**TEXT PROVIDED**
LC–MS/MS analyses were performed on two instrument platforms to demonstrate the ability to transfer the method to another platform and evaluate the need to alter sample preparation or LC conditions. The first was a 6430 triple quadrupole mass spectrometer (Agilent Technologies, Santa Clara, CA, USA), with an API-Electrospray source operated in both positive and negative ion mode switching between the two as necessary. The mass spectrometer was operated in multiple-reaction monitoring (MRM) mode. The source conditions were chosen to give satisfactory signal for all analytes and are as follows: gas temperature: 325°C; gas flow: 10 L/min; nebulizer: 40 psi; capillary voltage: positive 4000, negative 3500. This instrument was operated with the Mass Hunter data acquisition software, and data was processed using Quantitative Analysis B.04.00/Build 4.0.225.19 (Agilent Technologies, Santa Clara, CA, USA).
The second instrument, a Waters TQD with an Aquity UPLC system consisting of a Binary Solvent manager and a temperature controlled Sample manager (Waters, Milford, MA, USA), was operated in MRM mode, switching between positive and negative ion monitoring as necessary. The source conditions that were determined to be optimal were as follows: source temperature, 150°C; desolvation temperature, 450°C; and desolvation gas flow, 800L/hr. This instrument was operated through the Mass Lynx software v4.1, and the samples were processed using TagetLynx v4.1 (Waters, Milford, MA, USA). Results of assays performed on the Agilent Technologies instrument platform are reported in this manuscript.
2.7 Quantitative Data
Data were processed using Agilent MassHunter Quantitative Analysis B.04.00/Build 4.0.225.19 Software (Agilent Technologies Santa Clara, CA, USA). Linear regression with 1/x weighting best fit the curves for all analytes except warfarin, fenofibrate, and losartan. Quadratric regression was used to model warfarin and fenofibrate over the quantitation range; losartan was modeled using 1/x2 weighting to achieve a functional curve over the quantitation range (Table 1). Plasma samples were spiked with low (0.25%), medium (2.5%), and high (25%) concentrations of drugs. Inter-day analytical accuracy was calculated as the average of five replicates at each concentration per day and over three days, compared against the theoretical value. Analytic selectivity, or the extent to which the assay identified each analyte without interferences from other compounds, was evaluated based on its level of detection (LOD) and level of quantitation (LOQ). The lowest concentration for each of the 34 cardiovascular drugs with a consistent signal-to-noise ratio of three or more during the process of developing and testing the assay was used as the level of detection (LOD). Analytic accuracy was determined from spiked standards and was computed by dividing the calculated concentration by the theoretical concentration. Percentage of relative standard deviation (%RSD), or the absolute value of the coefficient of variation, was computed by dividing the standard deviation by the average concentration. Validation criteria were based on FDA guidance for drug analysis,[34] modified for multi-class drug analysis to require that a minimum of two thirds of quality control samples be within 25% of their nominal value. A minimum of six matrix-based, standard calibration samples were required, in addition to a minimum of duplicate quality control samples at three concentrations. Similarly, because strict quantitation was not the goal of this assay, samples outside quantitation limits were not diluted. Instead, note was made of the sample outside the limits of quantitation for potential future analysis. Where available, published values were used to evaluate whether concentrations were within therapeutic range.

**DATA SUPPLIED**
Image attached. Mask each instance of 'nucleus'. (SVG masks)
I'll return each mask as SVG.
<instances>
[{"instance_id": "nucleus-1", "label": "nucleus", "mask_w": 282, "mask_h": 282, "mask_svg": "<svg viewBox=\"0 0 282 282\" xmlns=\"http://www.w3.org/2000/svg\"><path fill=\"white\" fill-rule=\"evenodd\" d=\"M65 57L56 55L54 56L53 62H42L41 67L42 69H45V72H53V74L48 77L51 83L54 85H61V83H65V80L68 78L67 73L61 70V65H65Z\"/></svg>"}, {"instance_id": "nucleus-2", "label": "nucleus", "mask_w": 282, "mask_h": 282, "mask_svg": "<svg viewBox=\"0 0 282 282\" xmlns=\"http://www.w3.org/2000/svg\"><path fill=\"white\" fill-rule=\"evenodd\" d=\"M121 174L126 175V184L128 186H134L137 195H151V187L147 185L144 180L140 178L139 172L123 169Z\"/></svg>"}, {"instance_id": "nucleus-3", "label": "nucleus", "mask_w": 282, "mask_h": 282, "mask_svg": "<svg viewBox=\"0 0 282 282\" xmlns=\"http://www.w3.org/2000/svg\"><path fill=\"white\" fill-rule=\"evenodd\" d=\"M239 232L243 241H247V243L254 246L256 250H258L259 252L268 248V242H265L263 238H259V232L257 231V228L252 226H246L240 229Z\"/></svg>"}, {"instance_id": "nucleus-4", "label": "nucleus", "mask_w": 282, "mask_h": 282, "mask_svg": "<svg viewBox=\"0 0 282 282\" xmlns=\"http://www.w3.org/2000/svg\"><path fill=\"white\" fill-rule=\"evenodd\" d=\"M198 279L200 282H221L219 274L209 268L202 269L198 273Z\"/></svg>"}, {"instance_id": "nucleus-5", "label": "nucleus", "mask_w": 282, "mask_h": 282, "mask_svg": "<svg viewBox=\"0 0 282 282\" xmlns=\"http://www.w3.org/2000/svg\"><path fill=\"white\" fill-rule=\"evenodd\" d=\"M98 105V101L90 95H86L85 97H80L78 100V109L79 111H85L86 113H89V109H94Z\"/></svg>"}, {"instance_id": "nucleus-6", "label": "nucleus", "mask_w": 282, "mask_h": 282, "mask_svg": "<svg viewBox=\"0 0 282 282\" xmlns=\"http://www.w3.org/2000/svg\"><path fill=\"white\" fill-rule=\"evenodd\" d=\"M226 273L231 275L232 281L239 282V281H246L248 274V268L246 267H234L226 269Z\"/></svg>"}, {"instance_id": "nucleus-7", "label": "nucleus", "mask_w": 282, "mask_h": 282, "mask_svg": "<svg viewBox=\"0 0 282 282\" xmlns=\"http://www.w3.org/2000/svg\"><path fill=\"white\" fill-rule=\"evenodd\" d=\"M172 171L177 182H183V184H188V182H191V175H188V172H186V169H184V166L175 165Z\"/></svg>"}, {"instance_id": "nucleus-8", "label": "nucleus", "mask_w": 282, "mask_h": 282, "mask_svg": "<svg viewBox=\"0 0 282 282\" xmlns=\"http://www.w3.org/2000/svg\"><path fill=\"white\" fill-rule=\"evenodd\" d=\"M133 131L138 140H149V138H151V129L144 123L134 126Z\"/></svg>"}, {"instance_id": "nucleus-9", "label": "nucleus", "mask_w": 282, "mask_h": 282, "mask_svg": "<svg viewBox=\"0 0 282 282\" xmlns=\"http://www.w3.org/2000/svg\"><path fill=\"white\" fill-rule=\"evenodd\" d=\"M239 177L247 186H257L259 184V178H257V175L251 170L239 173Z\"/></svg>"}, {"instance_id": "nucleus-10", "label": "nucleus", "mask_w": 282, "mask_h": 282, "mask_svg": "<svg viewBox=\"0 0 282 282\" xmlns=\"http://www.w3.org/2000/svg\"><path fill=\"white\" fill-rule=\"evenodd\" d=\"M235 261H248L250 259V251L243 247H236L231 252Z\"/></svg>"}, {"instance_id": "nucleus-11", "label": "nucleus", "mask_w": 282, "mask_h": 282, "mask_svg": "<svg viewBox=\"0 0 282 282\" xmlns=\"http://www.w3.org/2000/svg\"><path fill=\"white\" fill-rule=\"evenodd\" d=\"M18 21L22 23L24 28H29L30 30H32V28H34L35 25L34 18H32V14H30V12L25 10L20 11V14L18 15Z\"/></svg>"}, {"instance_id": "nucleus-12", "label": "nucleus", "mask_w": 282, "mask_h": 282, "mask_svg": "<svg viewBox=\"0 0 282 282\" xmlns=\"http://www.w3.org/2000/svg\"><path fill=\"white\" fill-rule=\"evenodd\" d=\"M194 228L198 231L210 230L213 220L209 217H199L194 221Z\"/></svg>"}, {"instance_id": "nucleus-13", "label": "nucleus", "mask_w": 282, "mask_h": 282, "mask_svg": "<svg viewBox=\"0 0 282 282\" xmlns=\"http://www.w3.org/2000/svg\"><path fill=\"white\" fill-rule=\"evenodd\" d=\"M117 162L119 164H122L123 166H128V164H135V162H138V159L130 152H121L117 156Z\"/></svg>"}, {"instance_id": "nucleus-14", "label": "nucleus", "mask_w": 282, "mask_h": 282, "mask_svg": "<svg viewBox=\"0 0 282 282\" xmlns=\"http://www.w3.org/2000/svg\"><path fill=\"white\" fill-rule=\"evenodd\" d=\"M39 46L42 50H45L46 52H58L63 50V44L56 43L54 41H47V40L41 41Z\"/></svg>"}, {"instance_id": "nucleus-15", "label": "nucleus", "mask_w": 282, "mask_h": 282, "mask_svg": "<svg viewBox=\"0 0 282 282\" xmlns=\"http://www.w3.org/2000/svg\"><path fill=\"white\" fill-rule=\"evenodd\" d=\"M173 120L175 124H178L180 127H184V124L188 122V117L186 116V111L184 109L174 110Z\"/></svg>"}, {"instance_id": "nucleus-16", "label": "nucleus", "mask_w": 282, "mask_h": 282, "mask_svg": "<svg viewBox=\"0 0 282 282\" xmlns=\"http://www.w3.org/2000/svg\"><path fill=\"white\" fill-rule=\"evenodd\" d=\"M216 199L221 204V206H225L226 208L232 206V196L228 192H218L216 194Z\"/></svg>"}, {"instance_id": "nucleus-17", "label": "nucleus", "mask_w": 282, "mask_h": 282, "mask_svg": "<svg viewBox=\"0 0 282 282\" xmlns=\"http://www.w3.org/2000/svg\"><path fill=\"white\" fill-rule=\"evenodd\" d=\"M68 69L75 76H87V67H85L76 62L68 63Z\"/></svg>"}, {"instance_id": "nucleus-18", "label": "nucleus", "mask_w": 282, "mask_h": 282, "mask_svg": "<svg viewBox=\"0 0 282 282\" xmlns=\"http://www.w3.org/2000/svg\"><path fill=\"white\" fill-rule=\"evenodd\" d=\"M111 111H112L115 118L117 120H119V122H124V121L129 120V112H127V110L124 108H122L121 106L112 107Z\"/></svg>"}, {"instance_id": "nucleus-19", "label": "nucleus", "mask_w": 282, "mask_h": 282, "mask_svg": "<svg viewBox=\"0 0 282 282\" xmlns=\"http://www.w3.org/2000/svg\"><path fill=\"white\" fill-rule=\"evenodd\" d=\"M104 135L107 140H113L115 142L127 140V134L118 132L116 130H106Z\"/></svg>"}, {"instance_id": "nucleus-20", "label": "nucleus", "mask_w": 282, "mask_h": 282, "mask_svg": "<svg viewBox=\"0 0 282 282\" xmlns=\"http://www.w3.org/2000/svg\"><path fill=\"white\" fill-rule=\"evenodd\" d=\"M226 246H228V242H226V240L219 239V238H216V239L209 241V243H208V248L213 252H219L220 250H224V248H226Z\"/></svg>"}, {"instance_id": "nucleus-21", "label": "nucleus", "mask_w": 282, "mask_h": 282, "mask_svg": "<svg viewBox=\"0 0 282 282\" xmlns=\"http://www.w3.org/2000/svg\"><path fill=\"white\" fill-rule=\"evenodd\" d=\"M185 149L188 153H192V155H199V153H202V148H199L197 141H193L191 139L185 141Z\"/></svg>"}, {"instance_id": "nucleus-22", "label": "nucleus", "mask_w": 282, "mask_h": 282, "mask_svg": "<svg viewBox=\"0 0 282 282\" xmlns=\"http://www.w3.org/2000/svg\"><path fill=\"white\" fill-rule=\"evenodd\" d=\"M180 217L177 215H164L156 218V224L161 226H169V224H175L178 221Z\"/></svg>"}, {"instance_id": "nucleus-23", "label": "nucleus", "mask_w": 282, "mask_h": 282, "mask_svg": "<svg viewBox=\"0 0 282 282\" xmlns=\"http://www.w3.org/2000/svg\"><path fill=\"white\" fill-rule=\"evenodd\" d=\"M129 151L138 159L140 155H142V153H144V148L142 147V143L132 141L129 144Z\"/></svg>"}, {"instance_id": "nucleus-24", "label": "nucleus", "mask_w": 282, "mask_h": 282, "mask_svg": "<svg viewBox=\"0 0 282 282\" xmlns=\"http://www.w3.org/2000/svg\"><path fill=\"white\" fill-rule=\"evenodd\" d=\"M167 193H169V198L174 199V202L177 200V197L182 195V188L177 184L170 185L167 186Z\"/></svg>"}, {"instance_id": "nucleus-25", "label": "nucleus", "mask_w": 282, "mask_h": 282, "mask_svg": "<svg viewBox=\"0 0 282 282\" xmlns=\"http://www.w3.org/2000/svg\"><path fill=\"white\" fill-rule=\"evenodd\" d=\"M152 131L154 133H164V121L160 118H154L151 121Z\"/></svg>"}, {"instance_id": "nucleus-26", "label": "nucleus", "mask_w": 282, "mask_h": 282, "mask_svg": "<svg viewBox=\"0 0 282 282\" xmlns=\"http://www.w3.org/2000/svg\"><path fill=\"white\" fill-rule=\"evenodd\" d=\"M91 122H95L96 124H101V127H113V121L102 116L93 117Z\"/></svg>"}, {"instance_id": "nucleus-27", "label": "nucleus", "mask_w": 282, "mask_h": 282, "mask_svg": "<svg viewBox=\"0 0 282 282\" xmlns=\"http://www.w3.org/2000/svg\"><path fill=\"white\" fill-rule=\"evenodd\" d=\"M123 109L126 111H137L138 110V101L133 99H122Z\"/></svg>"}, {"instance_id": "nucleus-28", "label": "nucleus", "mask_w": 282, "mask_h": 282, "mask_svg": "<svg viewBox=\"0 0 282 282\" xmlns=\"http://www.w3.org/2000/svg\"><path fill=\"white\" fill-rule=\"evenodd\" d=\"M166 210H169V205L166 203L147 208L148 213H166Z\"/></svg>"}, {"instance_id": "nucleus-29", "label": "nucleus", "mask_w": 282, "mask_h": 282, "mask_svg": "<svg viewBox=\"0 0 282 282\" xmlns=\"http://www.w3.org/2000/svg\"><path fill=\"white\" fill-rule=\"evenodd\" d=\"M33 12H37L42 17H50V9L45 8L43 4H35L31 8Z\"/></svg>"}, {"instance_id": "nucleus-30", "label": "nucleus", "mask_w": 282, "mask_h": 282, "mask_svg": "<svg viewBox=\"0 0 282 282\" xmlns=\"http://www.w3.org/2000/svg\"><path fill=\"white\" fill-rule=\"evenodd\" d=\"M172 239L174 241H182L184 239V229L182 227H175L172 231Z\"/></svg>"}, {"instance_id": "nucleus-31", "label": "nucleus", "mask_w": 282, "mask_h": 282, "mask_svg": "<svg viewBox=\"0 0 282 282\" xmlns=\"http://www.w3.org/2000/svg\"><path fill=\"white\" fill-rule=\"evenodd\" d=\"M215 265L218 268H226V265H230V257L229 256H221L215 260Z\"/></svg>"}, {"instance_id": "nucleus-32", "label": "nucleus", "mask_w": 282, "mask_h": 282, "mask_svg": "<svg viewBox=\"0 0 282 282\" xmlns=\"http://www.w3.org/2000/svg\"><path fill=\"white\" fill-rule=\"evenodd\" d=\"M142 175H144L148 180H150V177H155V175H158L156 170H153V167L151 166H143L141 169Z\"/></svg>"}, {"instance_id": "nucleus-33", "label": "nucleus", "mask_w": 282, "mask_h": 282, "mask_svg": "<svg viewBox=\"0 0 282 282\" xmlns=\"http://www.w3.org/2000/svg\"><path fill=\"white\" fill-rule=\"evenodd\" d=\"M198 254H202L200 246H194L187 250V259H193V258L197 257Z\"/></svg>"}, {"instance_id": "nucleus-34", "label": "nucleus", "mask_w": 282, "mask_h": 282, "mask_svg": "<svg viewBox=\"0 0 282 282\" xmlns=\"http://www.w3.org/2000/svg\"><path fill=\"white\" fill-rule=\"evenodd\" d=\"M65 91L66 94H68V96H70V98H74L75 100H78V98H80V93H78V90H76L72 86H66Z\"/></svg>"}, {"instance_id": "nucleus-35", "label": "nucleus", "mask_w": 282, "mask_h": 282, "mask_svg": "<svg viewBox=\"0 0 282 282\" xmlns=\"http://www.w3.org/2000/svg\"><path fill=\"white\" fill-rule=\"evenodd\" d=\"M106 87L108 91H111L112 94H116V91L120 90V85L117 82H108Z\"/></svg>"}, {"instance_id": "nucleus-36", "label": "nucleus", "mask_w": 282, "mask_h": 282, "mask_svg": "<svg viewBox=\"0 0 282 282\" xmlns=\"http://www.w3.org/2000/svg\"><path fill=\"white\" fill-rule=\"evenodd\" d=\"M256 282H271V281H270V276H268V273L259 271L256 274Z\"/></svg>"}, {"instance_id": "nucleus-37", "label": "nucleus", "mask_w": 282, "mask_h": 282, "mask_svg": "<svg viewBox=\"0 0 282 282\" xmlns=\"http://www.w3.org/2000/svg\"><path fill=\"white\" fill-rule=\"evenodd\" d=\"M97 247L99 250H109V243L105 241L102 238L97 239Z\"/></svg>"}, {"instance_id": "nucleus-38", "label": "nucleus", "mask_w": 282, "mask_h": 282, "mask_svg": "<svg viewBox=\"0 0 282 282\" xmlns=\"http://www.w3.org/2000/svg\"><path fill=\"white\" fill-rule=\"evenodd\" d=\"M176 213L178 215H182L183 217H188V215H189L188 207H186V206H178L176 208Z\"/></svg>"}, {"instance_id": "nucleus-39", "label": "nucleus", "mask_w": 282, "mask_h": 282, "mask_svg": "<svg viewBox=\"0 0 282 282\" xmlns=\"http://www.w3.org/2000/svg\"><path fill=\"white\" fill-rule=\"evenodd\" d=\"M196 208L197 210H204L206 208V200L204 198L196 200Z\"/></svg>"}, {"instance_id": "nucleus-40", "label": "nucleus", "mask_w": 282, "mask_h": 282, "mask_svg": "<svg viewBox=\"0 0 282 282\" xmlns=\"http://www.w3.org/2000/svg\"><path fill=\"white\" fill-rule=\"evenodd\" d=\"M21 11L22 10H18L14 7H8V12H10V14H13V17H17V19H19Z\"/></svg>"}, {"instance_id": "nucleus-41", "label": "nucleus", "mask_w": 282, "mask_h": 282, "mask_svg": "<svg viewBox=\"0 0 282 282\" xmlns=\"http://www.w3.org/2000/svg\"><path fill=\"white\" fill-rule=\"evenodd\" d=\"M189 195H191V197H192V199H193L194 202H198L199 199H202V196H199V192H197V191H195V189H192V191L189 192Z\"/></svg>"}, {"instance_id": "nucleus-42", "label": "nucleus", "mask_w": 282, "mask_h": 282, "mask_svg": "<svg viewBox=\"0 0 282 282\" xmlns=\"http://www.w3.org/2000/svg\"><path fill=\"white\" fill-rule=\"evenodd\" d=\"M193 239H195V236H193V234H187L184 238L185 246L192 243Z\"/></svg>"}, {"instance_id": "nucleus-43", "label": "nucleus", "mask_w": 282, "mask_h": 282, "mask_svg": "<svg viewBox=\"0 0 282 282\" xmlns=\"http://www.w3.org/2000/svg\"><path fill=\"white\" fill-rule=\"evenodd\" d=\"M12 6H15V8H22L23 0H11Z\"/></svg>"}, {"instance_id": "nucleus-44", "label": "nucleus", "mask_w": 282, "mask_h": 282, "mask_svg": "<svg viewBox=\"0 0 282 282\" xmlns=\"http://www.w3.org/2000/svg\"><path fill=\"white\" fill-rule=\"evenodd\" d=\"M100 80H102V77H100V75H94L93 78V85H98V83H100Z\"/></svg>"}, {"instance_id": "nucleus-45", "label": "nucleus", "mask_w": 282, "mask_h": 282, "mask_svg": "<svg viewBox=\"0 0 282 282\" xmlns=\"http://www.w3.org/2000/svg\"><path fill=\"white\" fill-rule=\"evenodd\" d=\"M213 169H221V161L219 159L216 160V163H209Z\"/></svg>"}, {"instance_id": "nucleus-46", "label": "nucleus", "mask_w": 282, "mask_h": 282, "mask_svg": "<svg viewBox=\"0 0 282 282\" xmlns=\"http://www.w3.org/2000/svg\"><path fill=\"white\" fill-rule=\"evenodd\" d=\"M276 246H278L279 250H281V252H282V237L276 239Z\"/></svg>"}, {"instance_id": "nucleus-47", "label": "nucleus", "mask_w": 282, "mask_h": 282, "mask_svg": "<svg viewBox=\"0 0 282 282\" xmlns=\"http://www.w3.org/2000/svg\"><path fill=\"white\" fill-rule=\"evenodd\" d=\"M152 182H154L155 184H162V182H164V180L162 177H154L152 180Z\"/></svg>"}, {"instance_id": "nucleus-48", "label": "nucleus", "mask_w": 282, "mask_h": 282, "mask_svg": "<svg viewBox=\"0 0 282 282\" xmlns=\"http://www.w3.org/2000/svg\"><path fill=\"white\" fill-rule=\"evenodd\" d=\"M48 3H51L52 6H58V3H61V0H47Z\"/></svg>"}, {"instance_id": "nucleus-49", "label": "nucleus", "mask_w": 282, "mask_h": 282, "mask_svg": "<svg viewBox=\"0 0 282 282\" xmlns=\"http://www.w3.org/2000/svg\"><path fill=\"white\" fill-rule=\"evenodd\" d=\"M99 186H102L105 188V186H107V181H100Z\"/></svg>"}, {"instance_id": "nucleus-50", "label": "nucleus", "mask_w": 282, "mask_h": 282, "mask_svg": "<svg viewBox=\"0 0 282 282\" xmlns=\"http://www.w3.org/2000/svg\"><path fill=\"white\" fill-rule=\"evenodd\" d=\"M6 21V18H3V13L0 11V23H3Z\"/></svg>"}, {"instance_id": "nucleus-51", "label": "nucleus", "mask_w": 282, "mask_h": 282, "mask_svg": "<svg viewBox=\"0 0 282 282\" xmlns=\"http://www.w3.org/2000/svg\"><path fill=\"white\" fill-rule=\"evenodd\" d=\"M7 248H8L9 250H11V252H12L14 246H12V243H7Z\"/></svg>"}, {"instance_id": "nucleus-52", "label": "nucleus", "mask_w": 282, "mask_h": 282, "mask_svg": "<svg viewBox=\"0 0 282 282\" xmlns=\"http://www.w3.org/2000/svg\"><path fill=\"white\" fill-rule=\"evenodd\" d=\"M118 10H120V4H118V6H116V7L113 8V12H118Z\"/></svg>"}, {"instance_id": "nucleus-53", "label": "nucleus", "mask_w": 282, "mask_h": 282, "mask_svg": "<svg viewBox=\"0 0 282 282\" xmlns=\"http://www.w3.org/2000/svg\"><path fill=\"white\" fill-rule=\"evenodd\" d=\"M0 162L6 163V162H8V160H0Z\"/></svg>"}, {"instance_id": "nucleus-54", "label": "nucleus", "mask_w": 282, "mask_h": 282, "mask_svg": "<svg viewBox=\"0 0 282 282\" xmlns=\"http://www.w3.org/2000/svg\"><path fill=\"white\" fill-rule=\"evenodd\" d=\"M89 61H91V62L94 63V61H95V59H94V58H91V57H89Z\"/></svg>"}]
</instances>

**TASKS AND EXERCISES**
#1 According to the LC–MS/MS method text, why were samples outside the quantitation limits left undiluted, and what was done with them instead? Answer in one to three sentences.
#2 Repeat a passage from the LC–MS/MS method text word for word, starting at the words "The second instrument, a" and stopping after "in this manuscript.".
The entries are separate material, unrelated to the LC–MS/MS method text.

**ANSWERS BELOW**
#1 They were not diluted because strict quantitation was not the goal of the assay. Instead, note was made of each sample outside the limits of quantitation for potential future analysis.

#2
The second instrument, a Waters TQD with an Aquity UPLC system consisting of a Binary Solvent manager and a temperature controlled Sample manager (Waters, Milford, MA, USA), was operated in MRM mode, switching between positive and negative ion monitoring as necessary. The source conditions that were determined to be optimal were as follows: source temperature, 150°C; desolvation temperature, 450°C; and desolvation gas flow, 800L/hr. This instrument was operated through the Mass Lynx software v4.1, and the samples were processed using TagetLynx v4.1 (Waters, Milford, MA, USA). Results of assays performed on the Agilent Technologies instrument platform are reported in this manuscript.